ヴェイイとの戦争が長年続き、ローマは敗北するしかなかった。その時、アルバ湖に予兆が現れ、神聖な礼拝を復活させると今度は良い予兆が現れ、ローマは勝利することができた。祖先の神々を礼拝する一方で、我々は外国の神々をローマに移し、新しい神々とした。最近では、女王神ユノーをヴェイイから移っていただき、アヴェンティーヌの丘を住まいとした。ローマの女性たちは熱狂的にこの女神を歓迎し、大々的に祝った。また、蛮人の襲来を予言した不思議な声のために神殿を建てることにした。新道で声を発した霊は「アイウス・ロクティウス(明言する声)と命名された。また我々は毎年の祝祭にカピトルの丘での競技会を加えた。

### 設問
本文のうち、「ヴェイイとの戦争が長年続き、」を含む箇所から書き始め、「トルの丘での競技会を加えた。」まで来たらそこで止めて、その範囲を一字一句変えずに書き写しなさい。

### 行一覧
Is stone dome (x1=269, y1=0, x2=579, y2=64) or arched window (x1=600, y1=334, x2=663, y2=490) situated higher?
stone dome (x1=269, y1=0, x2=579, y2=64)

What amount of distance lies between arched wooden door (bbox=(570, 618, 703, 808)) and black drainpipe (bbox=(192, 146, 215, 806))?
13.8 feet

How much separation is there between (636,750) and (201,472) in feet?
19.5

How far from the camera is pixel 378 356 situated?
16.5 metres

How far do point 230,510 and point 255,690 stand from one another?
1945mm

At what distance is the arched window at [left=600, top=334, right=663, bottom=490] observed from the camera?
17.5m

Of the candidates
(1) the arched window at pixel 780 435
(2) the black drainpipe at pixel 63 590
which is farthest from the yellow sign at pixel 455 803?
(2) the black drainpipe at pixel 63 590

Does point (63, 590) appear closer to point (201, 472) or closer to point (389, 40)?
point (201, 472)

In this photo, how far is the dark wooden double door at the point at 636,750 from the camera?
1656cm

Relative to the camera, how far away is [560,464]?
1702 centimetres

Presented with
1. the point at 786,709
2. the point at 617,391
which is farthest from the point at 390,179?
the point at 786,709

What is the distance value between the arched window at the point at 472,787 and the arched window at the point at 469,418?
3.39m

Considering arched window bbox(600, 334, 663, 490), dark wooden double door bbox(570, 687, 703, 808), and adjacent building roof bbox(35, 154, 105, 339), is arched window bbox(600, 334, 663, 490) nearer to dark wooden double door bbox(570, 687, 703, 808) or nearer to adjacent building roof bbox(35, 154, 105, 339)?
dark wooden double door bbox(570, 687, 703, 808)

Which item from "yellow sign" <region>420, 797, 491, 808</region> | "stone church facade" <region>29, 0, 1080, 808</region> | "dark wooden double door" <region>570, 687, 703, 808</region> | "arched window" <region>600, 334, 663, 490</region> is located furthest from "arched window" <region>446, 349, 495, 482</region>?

### 解答
ヴェイイとの戦争が長年続き、ローマは敗北するしかなかった。その時、アルバ湖に予兆が現れ、神聖な礼拝を復活させると今度は良い予兆が現れ、ローマは勝利することができた。祖先の神々を礼拝する一方で、我々は外国の神々をローマに移し、新しい神々とした。最近では、女王神ユノーをヴェイイから移っていただき、アヴェンティーヌの丘を住まいとした。ローマの女性たちは熱狂的にこの女神を歓迎し、大々的に祝った。また、蛮人の襲来を予言した不思議な声のために神殿を建てることにした。新道で声を発した霊は「アイウス・ロクティウス(明言する声)と命名された。また我々は毎年の祝祭にカピトルの丘での競技会を加えた。